* TEXTO PARA LEER:
Casi dueño de mí, y mientras buscaba estabilidad en la cubierta de un metro cuadrado, respondí “por supuesto” cuando el “ar yu okei?” llegó con la suavidad de una caricia. El barquito estaba vacío, ni el capitán ni nadie. Nos sentamos en la primera fila, “para ver el mar”, y celebramos que los asientos fueran para dos y sin brazos incómodos cortando el paso de ella, que quería abrazarme, y el peso de mis formas, que buscaban acomodarse en esas sillas hechas para liliputienses.

Transcurrió media hora y ya pensábamos que el viaje lo haríamos solos cuando empezaron a embarcar los demás. Los primeros fueron dos españoles que hablaban con la impunidad de quienes saben (o creen saber) que nadie los entiende. Eran unos veinteañeros que celebraban con palabras irreproducibles sus hazañas sexuales con las chicas que conocieron en la discoteca, los variados y personales servicios de las muchachas de “relaciones públicas” en los karaokes y su descubrimiento acalorado de la cordialidad femenina en los salones de masajes “solo para hombres” que abundan en Yakarta.

* PROBLEMAS Y TAREAS:
1 - Resume en pocas líneas el párrafo del texto que empieza con "Transcurrió media hora" y conserva sus datos principales.
2 - Copia literalmente un pasaje del texto: empieza en las palabras que contienen "Casi dueño de" y termina después de "hechas para liliputienses.".
Las filas que vienen después del texto no tienen ningún papel aquí.

* FILAS EXTRAÍDAS:
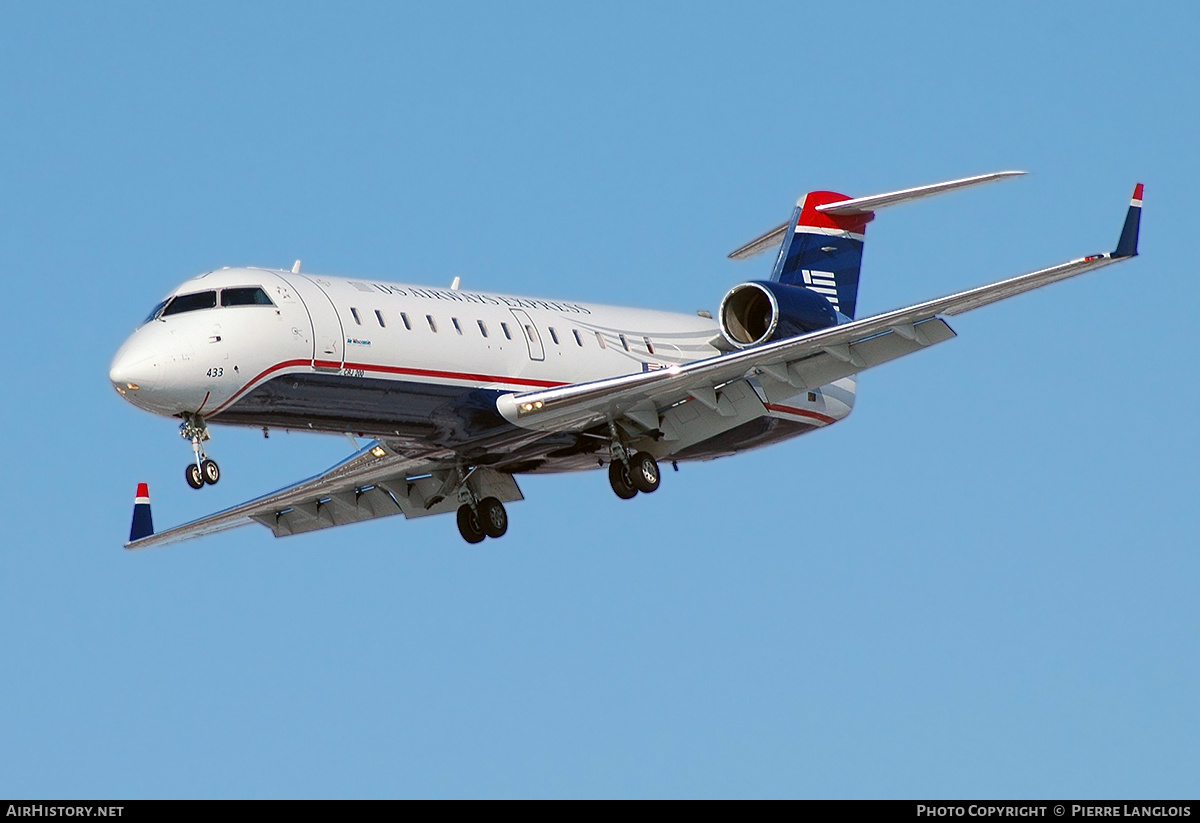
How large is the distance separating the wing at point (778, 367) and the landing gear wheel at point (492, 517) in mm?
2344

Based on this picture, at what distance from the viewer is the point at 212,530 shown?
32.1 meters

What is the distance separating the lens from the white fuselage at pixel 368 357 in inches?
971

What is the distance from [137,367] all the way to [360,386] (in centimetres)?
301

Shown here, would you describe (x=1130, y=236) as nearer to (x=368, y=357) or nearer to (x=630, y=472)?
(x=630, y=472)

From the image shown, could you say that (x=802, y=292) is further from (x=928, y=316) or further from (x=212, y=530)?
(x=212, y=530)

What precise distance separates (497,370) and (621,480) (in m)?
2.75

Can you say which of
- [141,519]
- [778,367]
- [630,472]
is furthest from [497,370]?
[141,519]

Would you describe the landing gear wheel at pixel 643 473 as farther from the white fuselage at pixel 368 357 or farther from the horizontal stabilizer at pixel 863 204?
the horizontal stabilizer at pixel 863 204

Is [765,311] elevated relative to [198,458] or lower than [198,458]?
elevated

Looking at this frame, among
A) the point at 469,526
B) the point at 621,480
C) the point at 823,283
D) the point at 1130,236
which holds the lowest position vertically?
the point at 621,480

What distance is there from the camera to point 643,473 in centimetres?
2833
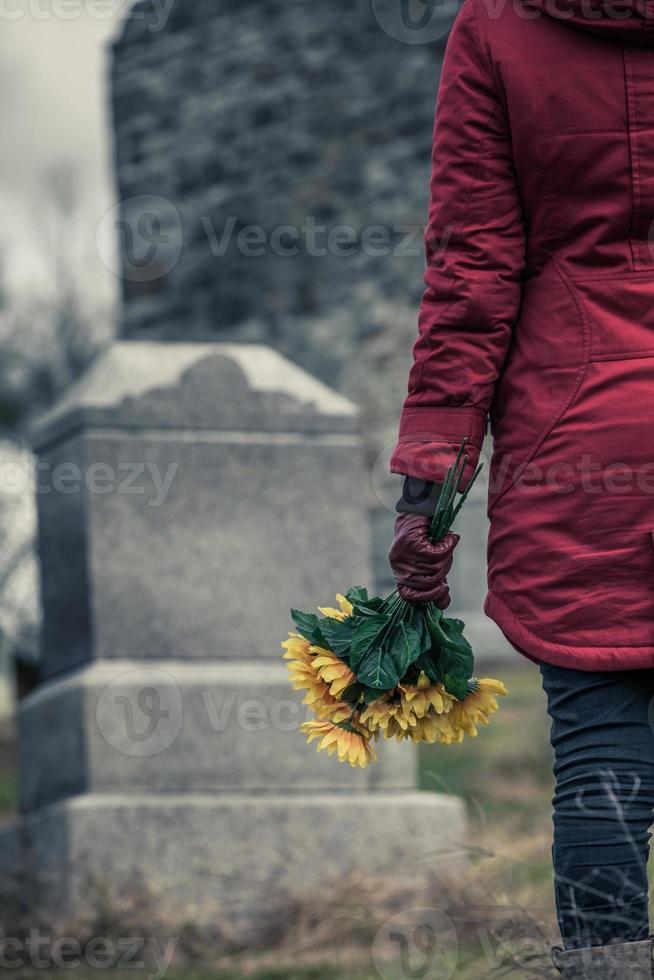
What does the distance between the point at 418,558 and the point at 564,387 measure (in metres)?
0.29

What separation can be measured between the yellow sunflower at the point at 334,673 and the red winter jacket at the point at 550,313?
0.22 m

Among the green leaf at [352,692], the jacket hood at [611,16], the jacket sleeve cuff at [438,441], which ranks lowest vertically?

* LAS RESPUESTAS:
1 - Media hora después, cuando ya creían que viajarían solos, empezaron a subir los demás pasajeros. Los primeros fueron dos españoles de unos veinte años. Hablaban sin reparo, seguros de que nadie los entendía. Presumían de sus aventuras sexuales con chicas de la discoteca y de los servicios de las muchachas de "relaciones públicas" en los karaokes. También celebraban lo que habían descubierto en los salones de masajes "solo para hombres" de Yakarta.

2 -
Casi dueño de mí, y mientras buscaba estabilidad en la cubierta de un metro cuadrado, respondí “por supuesto” cuando el “ar yu okei?” llegó con la suavidad de una caricia. El barquito estaba vacío, ni el capitán ni nadie. Nos sentamos en la primera fila, “para ver el mar”, y celebramos que los asientos fueran para dos y sin brazos incómodos cortando el paso de ella, que quería abrazarme, y el peso de mis formas, que buscaban acomodarse en esas sillas hechas para liliputienses.